■ What is needed ■
From the line bearing "class: Mammalia" down to the final line of the records below, give every line again exactly and add nothing.

■ Task data ■
────

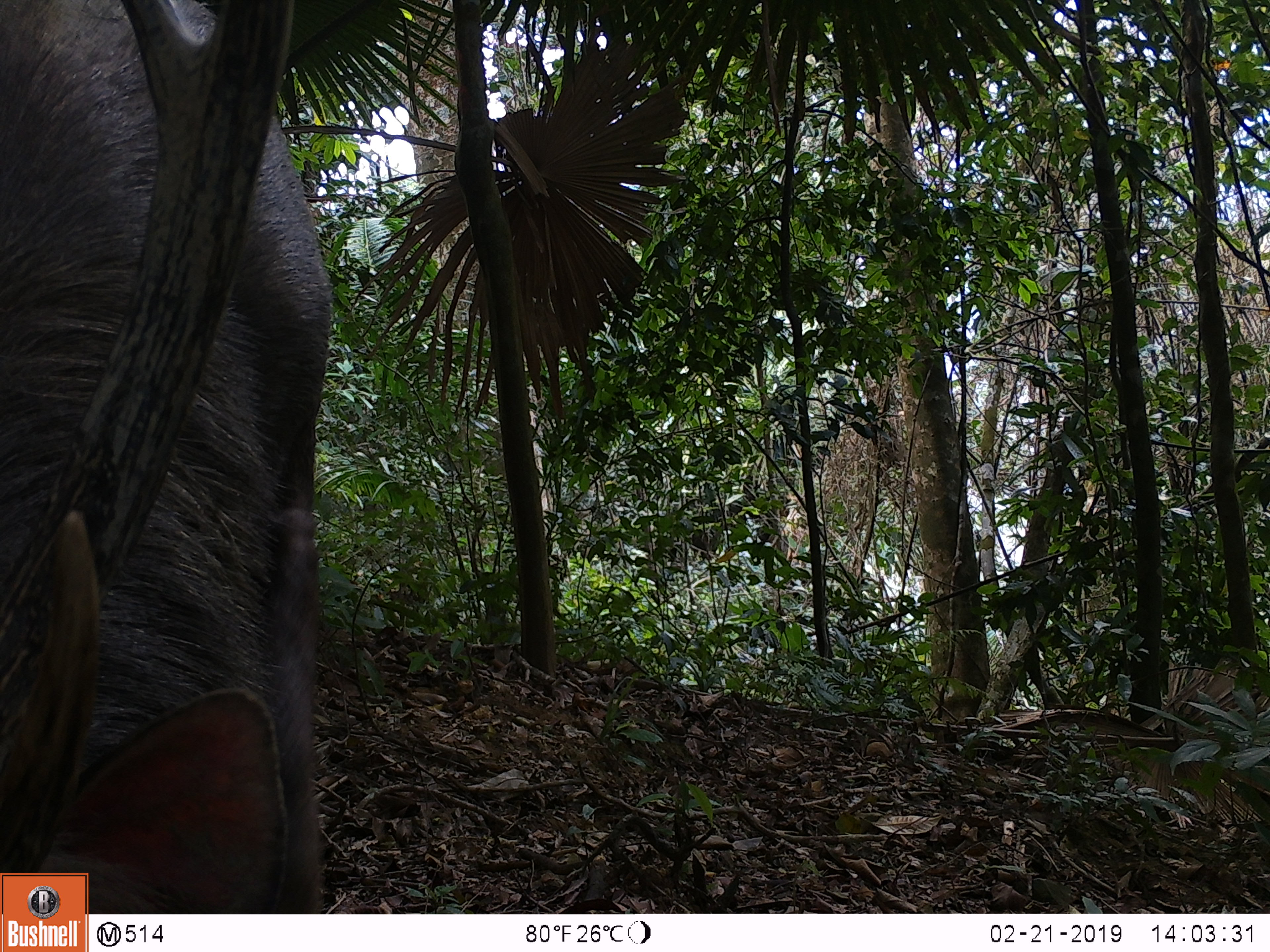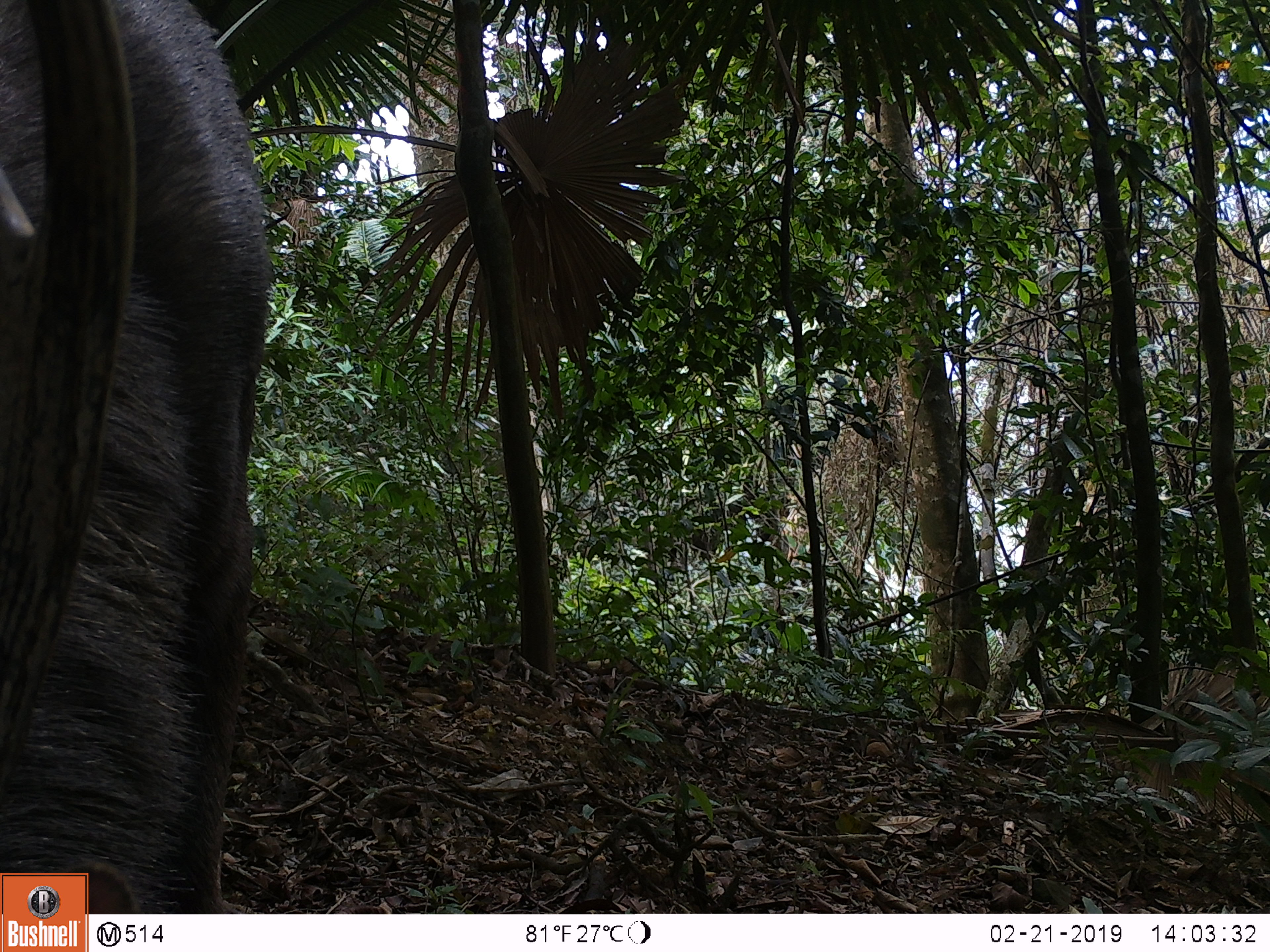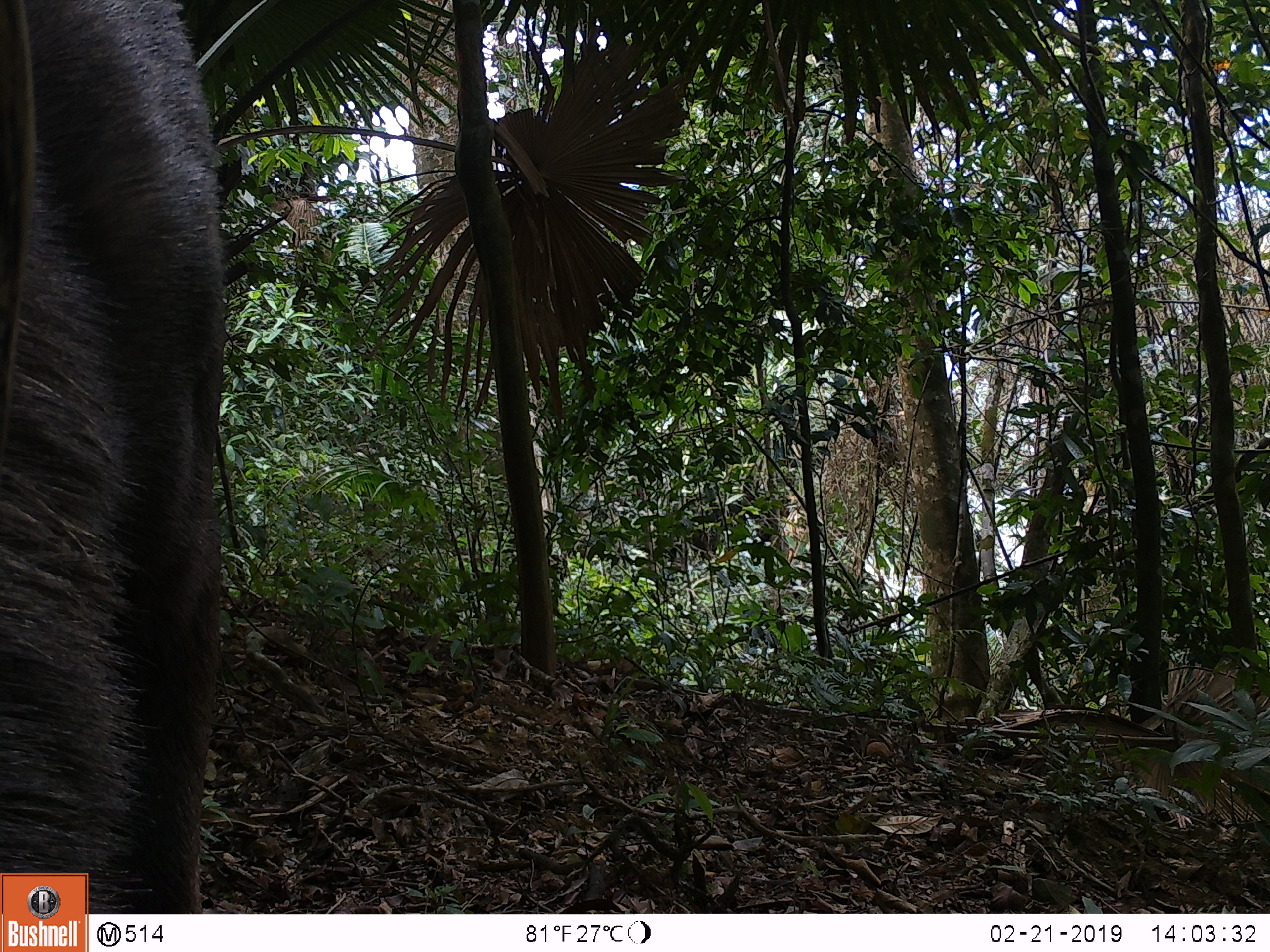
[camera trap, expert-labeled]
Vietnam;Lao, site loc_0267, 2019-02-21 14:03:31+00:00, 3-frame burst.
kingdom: Animalia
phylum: Chordata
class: Mammalia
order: Artiodactyla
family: Cervidae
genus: Rusa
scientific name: Rusa unicolor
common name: sambar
Sambar (Rusa unicolor). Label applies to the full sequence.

────

■ Answer section ■
class: Mammalia
order: Artiodactyla
family: Cervidae
genus: Rusa
scientific name: Rusa unicolor
common name: sambar
Sambar (Rusa unicolor). Label applies to the full sequence.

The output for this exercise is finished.